Enrique Maciel (July 13, 1897 – January 24, 1962) was a versatile and sensitive composer, lyricist, and harmonium, piano, bandoneon and guitar performer. The latter is the instrument that identified him permanently in the memory of tango listeners.

== Life and work ==
Born to an Afro-Argentine family (most likely a descendant of West African peoples) in Buenos Aires, in 1897, Maciel received his early musical instruction in a local parochial school, and his first professional performance was in 1915. His first tango, "Presentación," remains unpublished. He joined small groups acting in houses and dance halls, touring the provinces. Among his peers, he was closest to bandoneonist Ángel Danesi.
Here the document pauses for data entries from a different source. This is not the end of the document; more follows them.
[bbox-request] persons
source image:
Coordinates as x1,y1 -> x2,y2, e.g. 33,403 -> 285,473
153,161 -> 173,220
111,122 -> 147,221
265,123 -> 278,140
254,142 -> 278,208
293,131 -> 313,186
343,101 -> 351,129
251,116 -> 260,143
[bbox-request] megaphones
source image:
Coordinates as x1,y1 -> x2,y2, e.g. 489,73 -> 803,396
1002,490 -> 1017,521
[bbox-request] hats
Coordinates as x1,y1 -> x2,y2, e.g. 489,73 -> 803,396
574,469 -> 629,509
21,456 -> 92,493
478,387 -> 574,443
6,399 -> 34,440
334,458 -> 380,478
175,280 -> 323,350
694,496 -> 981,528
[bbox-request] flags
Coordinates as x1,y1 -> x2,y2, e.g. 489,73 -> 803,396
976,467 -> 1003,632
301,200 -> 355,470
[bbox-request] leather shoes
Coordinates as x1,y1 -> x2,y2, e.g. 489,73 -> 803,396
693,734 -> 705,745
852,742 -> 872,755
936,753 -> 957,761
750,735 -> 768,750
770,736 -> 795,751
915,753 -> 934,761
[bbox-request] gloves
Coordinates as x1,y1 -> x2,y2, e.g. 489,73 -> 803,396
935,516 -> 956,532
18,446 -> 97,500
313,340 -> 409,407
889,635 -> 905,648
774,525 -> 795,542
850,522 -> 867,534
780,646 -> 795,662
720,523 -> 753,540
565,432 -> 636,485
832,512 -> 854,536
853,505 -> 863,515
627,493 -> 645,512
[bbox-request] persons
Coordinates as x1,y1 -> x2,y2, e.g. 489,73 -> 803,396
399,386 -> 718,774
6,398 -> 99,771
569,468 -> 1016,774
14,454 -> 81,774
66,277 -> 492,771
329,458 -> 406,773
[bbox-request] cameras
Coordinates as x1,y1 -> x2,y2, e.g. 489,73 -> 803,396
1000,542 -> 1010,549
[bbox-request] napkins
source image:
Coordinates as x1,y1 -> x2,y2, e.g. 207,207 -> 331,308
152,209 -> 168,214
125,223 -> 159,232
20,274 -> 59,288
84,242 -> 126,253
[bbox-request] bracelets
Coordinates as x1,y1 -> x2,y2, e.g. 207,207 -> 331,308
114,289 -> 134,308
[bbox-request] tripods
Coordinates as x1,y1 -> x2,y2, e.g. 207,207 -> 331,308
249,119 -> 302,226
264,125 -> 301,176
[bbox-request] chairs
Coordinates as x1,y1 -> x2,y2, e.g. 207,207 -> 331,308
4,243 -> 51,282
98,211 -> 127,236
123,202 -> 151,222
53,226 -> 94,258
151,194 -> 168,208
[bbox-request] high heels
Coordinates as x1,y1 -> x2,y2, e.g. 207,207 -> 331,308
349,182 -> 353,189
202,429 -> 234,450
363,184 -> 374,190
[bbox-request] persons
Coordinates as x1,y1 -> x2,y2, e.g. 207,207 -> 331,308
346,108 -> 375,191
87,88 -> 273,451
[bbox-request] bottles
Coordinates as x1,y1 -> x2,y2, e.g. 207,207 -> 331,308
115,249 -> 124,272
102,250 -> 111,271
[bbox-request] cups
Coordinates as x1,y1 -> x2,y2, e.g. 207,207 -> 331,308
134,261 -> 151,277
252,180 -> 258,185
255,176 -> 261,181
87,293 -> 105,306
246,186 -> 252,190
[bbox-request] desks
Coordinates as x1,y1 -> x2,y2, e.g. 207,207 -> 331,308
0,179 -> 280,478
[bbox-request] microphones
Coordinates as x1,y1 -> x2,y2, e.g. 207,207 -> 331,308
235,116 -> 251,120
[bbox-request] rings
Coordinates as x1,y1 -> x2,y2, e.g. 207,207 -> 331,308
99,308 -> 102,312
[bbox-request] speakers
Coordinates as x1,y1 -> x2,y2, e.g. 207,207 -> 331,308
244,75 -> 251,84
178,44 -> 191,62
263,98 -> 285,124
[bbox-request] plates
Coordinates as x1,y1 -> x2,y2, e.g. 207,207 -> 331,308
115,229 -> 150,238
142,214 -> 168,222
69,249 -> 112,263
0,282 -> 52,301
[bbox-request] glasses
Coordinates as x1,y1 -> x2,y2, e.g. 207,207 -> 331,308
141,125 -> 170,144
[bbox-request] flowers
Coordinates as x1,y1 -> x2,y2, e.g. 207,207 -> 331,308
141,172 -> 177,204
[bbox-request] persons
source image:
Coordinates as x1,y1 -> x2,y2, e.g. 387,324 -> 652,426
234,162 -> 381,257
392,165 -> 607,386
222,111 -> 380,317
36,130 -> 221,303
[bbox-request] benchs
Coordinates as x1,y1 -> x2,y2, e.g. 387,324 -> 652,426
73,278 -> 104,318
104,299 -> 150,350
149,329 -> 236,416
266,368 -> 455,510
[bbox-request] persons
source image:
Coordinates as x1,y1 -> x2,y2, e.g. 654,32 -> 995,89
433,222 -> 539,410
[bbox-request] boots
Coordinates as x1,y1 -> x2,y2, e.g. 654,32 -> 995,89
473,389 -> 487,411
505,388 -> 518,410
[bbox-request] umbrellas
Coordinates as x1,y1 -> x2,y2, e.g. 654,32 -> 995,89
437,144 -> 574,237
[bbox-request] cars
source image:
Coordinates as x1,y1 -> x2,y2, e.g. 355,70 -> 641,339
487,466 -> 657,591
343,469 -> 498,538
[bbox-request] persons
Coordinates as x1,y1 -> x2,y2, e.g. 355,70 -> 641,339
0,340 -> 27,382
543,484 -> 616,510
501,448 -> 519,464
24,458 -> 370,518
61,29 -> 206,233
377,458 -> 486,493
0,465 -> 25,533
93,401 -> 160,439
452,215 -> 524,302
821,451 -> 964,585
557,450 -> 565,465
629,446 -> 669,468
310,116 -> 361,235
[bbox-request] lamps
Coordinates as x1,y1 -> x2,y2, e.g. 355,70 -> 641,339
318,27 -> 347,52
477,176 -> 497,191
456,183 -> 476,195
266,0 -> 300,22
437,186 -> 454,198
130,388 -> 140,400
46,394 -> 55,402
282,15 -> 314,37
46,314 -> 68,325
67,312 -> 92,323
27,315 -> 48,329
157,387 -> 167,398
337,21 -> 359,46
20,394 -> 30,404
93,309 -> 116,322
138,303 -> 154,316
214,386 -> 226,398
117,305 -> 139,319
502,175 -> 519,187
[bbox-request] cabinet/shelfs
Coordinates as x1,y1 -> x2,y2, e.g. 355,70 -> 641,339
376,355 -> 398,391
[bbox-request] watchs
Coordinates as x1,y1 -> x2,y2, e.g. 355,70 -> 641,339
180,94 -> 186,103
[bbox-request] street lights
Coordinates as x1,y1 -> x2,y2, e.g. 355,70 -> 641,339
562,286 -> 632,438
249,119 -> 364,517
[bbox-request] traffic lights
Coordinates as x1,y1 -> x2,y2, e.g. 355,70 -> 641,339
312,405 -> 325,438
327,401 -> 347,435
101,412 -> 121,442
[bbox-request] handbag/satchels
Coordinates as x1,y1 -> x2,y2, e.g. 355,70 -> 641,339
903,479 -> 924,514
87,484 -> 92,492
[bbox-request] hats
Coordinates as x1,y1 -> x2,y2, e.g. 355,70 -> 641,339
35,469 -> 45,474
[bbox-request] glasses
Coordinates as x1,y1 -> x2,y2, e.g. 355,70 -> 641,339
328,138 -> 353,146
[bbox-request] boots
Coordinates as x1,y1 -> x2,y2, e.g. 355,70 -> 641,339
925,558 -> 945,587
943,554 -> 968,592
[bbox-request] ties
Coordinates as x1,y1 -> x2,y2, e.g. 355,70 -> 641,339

In 1920, in Bragado, he met the poet Enrique Maroni and immediately released their collaboration with the tango "La tipa," leading to recording three years later by Rosita Quiroga. A year later, Maciel became a contractual guitarist with RCA-Victor, where he accompanied the Chilean duo Glos-Balmaceda. There, he met José María Aguilar, with whom he made recordings in a guitar duo, accompanied by fellow RCA artists. Maciel's skill as a pianist earned him the tripling of an otherwise modest salary. His first new tango under this arrangement was "Grief" - performed by Osvaldo Fresedo and Rosita Quiroga (on harmonium).

In 1925, the pianist Carlos Geroni Flores presented Ignacio Corsini to Maciel, who was incorporated into his popular group as a guitarist and pianist. Corsini's performances alongside Maciel continued until 1943, and their companions included José Aguilar on guitar and Rosendo Weight; Aguilar left the set in 1928 and joined Armando Pagés.

The group became popular on Argentine radio, particularly on Radio Buenos Aires. They gradually fell out of favor with listeners, however, and the group disbanded during the 1950s.